Aliás, percebe-se o quão preocupante é esta situação pelo documento apresentado no Congresso de Gramado pelo professor Jarbas Lima, oriundo do Banco Mundial, intitulado ‘‘O Setor Judiciário na América Latina e no Caribe’’, no qual se propõe a redução das áreas de atuação do Judiciário. Naquele mesmo evento, realizado em setembro no Rio Grande do Sul, o jurista Dalmo Dallari, sem qualquer vínculo com o Poder Judiciário, afirmou expressamente que ‘‘o FMI exigiu do Poder Executivo uma reforma que enfraquecesse o Judiciário, para evitar que a Justiça invalide as medidas do governo federal que atendem aos interesses do mercado financeiro internacional’’.

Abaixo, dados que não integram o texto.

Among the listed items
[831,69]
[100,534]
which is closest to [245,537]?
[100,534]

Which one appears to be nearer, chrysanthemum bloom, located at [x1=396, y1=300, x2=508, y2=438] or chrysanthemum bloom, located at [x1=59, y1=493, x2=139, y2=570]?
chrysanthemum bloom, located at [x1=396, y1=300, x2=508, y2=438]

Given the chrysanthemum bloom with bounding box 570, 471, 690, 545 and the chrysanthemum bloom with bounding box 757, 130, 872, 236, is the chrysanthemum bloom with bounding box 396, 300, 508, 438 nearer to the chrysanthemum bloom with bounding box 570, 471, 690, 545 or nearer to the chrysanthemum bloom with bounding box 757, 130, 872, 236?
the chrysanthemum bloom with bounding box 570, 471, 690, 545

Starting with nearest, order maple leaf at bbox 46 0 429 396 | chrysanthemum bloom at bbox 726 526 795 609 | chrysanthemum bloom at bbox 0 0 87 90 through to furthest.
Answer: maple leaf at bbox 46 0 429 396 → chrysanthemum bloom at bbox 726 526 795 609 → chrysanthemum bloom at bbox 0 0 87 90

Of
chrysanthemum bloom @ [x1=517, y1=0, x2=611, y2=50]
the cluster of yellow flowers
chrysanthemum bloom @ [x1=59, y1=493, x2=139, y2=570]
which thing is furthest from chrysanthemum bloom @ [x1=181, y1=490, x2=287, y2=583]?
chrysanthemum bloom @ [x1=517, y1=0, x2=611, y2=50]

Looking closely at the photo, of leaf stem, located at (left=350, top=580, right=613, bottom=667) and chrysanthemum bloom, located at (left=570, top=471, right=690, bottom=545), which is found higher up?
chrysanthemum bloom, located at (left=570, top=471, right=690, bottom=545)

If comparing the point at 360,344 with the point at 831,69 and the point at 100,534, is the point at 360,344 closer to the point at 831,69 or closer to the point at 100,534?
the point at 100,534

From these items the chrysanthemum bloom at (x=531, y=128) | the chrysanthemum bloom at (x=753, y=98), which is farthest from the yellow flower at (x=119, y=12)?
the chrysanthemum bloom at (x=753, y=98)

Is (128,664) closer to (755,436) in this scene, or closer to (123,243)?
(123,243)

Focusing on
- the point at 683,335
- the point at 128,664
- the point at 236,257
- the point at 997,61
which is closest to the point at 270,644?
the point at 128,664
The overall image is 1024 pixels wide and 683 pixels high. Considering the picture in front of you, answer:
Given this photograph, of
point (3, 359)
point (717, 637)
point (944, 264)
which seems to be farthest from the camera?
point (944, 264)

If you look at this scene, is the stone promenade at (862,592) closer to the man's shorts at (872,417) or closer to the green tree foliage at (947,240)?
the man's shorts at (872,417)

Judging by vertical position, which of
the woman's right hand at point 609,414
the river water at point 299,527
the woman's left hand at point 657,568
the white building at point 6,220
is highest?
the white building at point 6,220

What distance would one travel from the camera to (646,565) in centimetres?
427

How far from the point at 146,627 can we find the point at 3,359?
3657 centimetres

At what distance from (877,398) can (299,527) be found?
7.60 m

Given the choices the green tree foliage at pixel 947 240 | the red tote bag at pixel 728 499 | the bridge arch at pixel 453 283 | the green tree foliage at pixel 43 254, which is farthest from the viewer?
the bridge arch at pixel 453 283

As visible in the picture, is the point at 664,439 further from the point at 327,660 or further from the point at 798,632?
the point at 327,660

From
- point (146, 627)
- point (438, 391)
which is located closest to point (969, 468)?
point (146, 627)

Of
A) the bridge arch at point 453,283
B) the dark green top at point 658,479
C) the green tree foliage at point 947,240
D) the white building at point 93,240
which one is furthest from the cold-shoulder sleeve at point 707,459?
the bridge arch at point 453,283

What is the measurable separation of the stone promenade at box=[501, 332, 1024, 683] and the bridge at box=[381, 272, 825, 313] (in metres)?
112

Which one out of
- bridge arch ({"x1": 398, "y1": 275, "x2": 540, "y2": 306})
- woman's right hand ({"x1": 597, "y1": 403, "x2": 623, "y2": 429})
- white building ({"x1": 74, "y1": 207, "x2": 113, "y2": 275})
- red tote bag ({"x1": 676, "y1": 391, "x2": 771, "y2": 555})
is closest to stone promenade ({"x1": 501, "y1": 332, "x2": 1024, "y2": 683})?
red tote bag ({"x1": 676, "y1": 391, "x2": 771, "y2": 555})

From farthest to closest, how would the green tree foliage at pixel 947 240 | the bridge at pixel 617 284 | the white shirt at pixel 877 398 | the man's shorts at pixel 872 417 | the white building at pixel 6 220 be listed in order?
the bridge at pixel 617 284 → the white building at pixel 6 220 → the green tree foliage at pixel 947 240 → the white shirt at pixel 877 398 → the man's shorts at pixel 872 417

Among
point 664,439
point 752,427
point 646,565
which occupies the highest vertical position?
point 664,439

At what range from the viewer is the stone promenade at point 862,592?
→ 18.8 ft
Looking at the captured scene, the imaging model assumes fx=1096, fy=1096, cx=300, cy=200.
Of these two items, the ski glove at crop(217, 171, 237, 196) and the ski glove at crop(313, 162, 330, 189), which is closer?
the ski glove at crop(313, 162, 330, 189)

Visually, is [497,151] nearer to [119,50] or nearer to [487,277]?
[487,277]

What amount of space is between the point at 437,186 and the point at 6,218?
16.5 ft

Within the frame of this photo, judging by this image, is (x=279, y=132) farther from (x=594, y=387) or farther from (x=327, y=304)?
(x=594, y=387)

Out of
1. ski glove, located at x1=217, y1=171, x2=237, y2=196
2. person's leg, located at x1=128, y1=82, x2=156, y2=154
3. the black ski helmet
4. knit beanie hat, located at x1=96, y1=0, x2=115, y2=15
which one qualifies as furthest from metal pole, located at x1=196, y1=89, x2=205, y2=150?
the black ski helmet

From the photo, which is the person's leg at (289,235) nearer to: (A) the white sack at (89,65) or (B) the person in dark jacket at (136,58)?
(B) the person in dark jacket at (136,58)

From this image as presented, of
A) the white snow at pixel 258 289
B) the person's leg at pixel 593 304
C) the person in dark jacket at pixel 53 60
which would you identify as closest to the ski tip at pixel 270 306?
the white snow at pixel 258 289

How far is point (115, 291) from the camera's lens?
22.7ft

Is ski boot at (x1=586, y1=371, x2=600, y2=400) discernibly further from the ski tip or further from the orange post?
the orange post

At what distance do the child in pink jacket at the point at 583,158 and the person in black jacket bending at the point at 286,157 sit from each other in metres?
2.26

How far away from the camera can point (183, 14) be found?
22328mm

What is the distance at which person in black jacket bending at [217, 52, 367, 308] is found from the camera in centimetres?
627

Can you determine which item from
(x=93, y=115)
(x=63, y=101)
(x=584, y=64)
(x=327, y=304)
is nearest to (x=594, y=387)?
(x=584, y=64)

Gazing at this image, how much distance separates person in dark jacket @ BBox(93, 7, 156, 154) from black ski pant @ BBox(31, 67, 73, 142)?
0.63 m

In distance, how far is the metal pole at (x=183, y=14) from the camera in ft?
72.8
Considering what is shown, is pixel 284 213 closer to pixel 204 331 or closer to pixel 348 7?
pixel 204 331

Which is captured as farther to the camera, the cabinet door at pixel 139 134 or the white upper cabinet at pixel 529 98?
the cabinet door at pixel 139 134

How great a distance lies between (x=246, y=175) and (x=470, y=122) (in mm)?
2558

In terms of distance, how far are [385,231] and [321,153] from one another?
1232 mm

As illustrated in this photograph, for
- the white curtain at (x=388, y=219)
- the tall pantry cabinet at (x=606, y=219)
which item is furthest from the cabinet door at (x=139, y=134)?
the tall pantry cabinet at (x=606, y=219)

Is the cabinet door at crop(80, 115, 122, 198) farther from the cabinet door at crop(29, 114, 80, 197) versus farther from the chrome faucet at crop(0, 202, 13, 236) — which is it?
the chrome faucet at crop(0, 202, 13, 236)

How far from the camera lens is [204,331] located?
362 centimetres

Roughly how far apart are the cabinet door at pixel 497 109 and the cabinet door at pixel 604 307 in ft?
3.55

Não se está, aqui, de forma nenhuma, afirmando que o Poder Judiciário está imune a críticas ou que funcione perfeitamente. Ao contrário, são evidentes suas mazelas, cuja solução, contudo, está bem mais nas mãos de outros poderes do que em si próprio. É inegável, pois, a necessidade de urgente reforma.
Contudo, como se disse alhures, para criticar seriamente qualquer instituição, é necessário discernimento e caráter, o que não ocorreu nos exemplos citados. Por outro lado, qualquer reforma séria e responsável deste Poder, não pode abdicar de sua autonomia e independência, situação, ademais, inviável, por constituir a independência dos poderes cláusula pétrea da Constituição Federal.
De resto, a questão remuneratória não pode passar desapercebida, pois seu aviltamento atinge de maneira relevante esta situação, não se concebendo vencimentos incompatíveis com a importância do cargo, cujo exercício exige serenidade e imparcialidade. Impõe-se um congelamento há mais de cinco anos, quando, no mesmo período, 120 categorias funcionais tiveram melhorias salariais.
A respeito, não se pode esperar que ‘‘num país cujo salário mínimo é metade do paraguaio, seja possível discutir a questão de forma cristalina’’, mas, como bem ressaltou Luiz Fernando Ribeiro de Carvalho, ‘‘os juízes estão dispostos a enfrentar o desafio, expondo a hipocrisia dos sistemas, as aberrações do quadro remuneratório do setor público, a mentira resultante da habilidosa maquiagem dos subsídios dos parlamentares, a caixa-preta das remunerações nas autarquias e empresas estatais e as fantásticas inversões da escala salarial, que levam membros das mais variadas carreiras e mesmo muitos auxiliares diretos a receber remuneração superior à dos juízes’’.
São estas distorções, aliás, que levaram à criação do teto, hoje com grande resistência em ser implantado, justamente porque excluirá qualquer parcela acima de seu valor, acabando com subsídios, vencimentos, privilégios e aposentadorias de valores estratosféricos, moralizando a administração pública, ao mesmo nesse aspecto.
Espera-se, portanto que a sociedade civil seja alertada sobre o risco institucional desta situação, pois num estado de direito sério, é no Poder Judiciário que a ‘‘população deposita as suas mais acalentadas, as suas últimas esperanças de justiça’’ e a partir do momento em que isto não for mais possível, toda a construção do regime democrático, tão dificilmente conquistado, esvair-se-á, pois se engana quem pensa que a democracia e o estado de direito se resumem ao direito de eleger seus representantes, já que de nada adianta esta possibilidade se o cidadão ficar impedido de postular seus direitos de forma plena.
Engana-se, também, quem pensa que se retirando as prerrogativas do Poder Judiciário, estar-se-á somente retirando privilégios dos juízes, pois, na verdade, os maiores prejudicados serão os cidadãos, que não terão a garantia de julgamento independente, imparcial e soberano e, mais ainda, que será cumprido.